Однако теперь мы не можем уже ограничиваться наблюдением только того, что плавало на поверхности и бросалось в глаза современнику.
Так, например, говоря о Махно, автор изображает его как простого бандита, привлекающего на свою сторону раздачей награбленного имущества. Такая оценка махновщины должна быть признана верной по отношению к махновщине второй четверти 1921 года. Но было бы ошибкой за бандитизмом Махно 1919–1920 года не заметить массового крестьянского восстания против генеральско-помещичьей диктатуры. Это крестьянское восстание, поскольку оно не было подчинено организованному руководству пролетариата, давало почву для проявления бандитизма, но не бандит Махно бил здесь бандитов Деникина, а крестьянство било здесь помещиков. Этого мы не должны забывать, когда читаем заметки И. Калинина о Махно и зеленых.
г Автор и не мог дать такого освещения, какое даем мы, так как он дает только свои непосредственные наблюдения, ценные прежде всего именно своей непосредственностью. Но читатель должен, читая записки И. Калинина, помнить об этих классовых процессах.
Что лежало в основе той борьбы, которую описывает автор? Наиболее кратко формулируя, можно ответить: борьба за крестьянство между буржуазно-помещичьим блоком с одной стороны и пролетариатом — с другой. Краткое рассмотрение основных моментов этой борьбы мы и должны предпослать запискам И. Калинина. Без этого будут неясны причины тех смен побед и поражений на фоне общего развала контр-революции, картину которого так живо изобразил автор.
«Триумфальное» наступление красных сил в начале 1918 года, приведшее к самоубийству Каледина и к уходу в степи жалких остатков донской армии и «первопоходников»-добровольцев, сменилось воссозданием донской армии Краснова с помощью германского империализма в середине 1918 года.
Причина этого — не только помощь германского империализма. Эта помощь попала на подготовленную почву казацких восстаний, возникших тогда, когда на очередь дня стал вопрос об использовании полученного в Октябре, т. е. о борьбе за землю с иногородними. Здесь триумфальное шествие Октября, смахнувшее без всякого труда Каледина, сменилось обостренной гражданской войной казачества в союзе с Деникиным с одной стороны и крестьянства в союзе с пролетариатом — с другой.
В первом из этих двух враждебных друг другу союзов с самого начала были заложены корни разложения.
Казачество в массе своей не хотело возрождения старой помещичьей монархии.
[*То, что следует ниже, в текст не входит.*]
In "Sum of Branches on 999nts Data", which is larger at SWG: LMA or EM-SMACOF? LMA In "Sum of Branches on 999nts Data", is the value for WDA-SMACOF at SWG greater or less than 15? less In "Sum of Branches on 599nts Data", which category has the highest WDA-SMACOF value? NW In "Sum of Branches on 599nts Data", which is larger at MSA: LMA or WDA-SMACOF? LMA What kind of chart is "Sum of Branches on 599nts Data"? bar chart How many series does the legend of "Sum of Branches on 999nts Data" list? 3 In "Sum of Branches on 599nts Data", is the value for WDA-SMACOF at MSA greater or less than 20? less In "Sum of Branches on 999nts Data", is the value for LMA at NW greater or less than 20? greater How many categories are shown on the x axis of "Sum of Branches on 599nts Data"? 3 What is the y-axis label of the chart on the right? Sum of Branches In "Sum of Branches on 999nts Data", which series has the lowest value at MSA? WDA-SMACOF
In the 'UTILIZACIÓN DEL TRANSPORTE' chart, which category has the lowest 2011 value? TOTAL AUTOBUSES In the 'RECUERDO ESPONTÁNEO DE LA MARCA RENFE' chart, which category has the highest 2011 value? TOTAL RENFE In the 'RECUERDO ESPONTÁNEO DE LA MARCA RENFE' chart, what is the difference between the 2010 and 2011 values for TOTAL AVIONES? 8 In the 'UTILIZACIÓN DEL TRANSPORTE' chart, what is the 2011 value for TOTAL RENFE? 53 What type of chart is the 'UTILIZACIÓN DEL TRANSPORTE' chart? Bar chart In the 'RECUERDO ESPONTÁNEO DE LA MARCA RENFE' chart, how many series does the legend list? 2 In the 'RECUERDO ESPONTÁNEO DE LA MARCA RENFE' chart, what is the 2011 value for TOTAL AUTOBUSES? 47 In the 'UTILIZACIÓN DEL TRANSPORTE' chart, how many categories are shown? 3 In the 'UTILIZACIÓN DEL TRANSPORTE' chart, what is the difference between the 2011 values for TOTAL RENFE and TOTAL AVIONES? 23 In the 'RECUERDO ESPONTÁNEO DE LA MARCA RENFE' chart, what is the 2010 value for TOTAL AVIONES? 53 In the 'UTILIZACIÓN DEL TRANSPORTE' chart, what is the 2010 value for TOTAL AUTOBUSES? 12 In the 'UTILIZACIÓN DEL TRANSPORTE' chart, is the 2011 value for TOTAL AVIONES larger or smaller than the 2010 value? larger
Оно желало сохранения привилегий, полученных от монархии, но не хотело монархии, т. е. тех обязательств, которые накладывала монархия на казачество. Оно хотело сохранить привилегии особого военного сословия, но не хотело нести тяжести военной службы.
Наиболее зажиточная часть казачества и раньше сумела привилегии взять себе, а обязанности переложить на массу трудового казачества. Теперь на этой почве развивалась борьба внутри казачества, его расслоение, разлагавшее сословную цельность и приводившее к борьбе казаков Буденного против казаков Мамонтова.
На этих противоречиях выросли казацкие правительства Дона и Кубани с их «парламентами», похожими, говоря словами Маркса, «на того чилийского чиновника, который посредством кадастрового межевания полей хотел основательнее урегулировать земельные отношения в то самое время, как подземный гром уже возвестил о вулканическом извержении, которое должно было взорвать почву под самыми его ногами».
Почва, как мы видим, сама по себе была в достаточной степени непрочной. К тому же элементы разложения коренились в самом союзе казацких правителей с Деникиным. Автор дает чрезвычайно яркие материалы об этом.
Союз с деникинщиной неудержимо вел к разложению казацкую контр-революцию.
Что из себя представляла деникинщина? Это была вооруженная организация буржуазно-помещичьего блока, в котором гегемония принадлежала крепостникам-помещикам. Партия буржуазии — кадеты — играла довольно видную роль в стане Деникина. Но что осталось от их «либерализма»? Что осталось от их «борьбы» с крепостничеством? Напрасно мы старались бы найти у кадетов хоть тень их буржуазной самостоятельности. Ее не было. Автор очень удачно изображает деникинщину: «если не бывший царский генерал-адъютант или сенатор, то эластичный, с черносотенной прослойкой кадет, напуганный революцией».